In all seriousness, Arizona’s struggle against UNLV hopefully taught the Wildcats that their key to winning will always be their defense this season. UNLV lit up the Wildcats in the first half, shooting a remarkable 64 percent against one of the best defenses in college basketball. Arizona also shot pretty well in the first half, so you might think that UNLV’s hot shooting wasn’t that big of a deal. But a side effect of UNLV scoring so easily was that the Rebels started to believe they could win. They oozed confidence the entire first half and carried themselves more like the second-ranked team than Arizona did.

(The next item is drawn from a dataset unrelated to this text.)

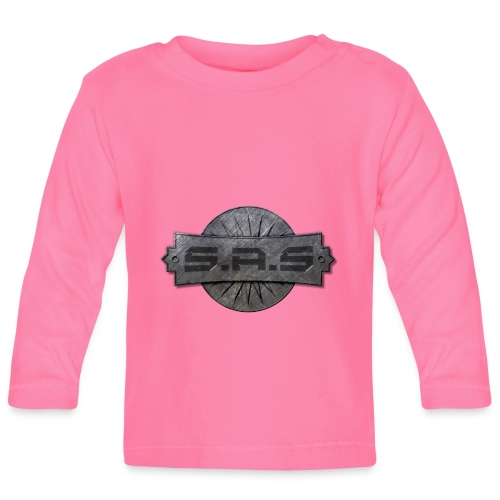 S.A.S. tshirt men - T-shirt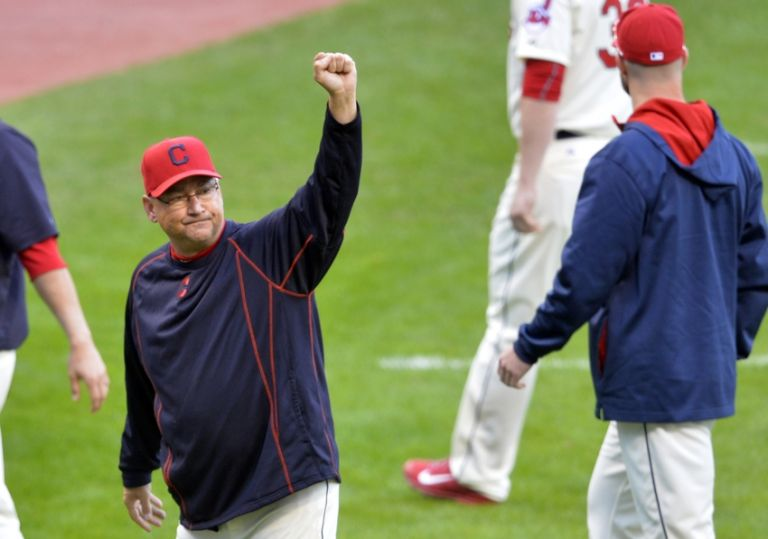 Terry-francona-mlb-boston-red-sox-cleveland-indians-768x0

The Cats tightened up their defense in the second half, holding UNLV to just 16 points after the Rebels scored 42 in the first half, and Arizona made plays down the stretch to win. But just imagine if it had played its second-half defense in the first half. Imagine 3-3 UNLV going into halftime at the second-ranked team’s arena with just 16 points. They might not have even come out of the locker room for the second half. Instead, Arizona let the Rebels hang around long enough to realize that stealing a win wasn’t as difficult as they thought, and the game was closer than it ever should’ve been.
Arizona is versatile enough to play just about any style. But that first half against UNLV proved that no matter what style of game, defense will always be paramount for the Cats.
The Celebration of the Week
As you know, North Carolina beat no. 1 Michigan State by 14 in East Lansing last Wednesday. I guess you could say the Tar Heels were pleased with their performance.
(Warning: Turn down your headphones/speakers before you press Play.)
I know a lot of college basketball fans like to criticize Roy Williams for not being great at X’s and O’s, for being too lenient when it comes to discipline, for not being able to beat Kansas, for his involvement in a handful of NCAA violations, or for throwing his walk-ons into the fire way too often. But even his harshest critics have to admit that it’s pretty cool to see him celebrating with his team like that. I mean, how many 5-foot-10 63-year-olds would get involved in a mosh pit with 20-year-olds twice their size?
In almost every case, as soon as the kids call the old coach into the mosh pit, he’ll probably just furrow his brow and say: “I didn’t fight in two wars for you to carry on like a buffoon. Get the hell off of me and go get a job. And for god’s sake pull your pants up.”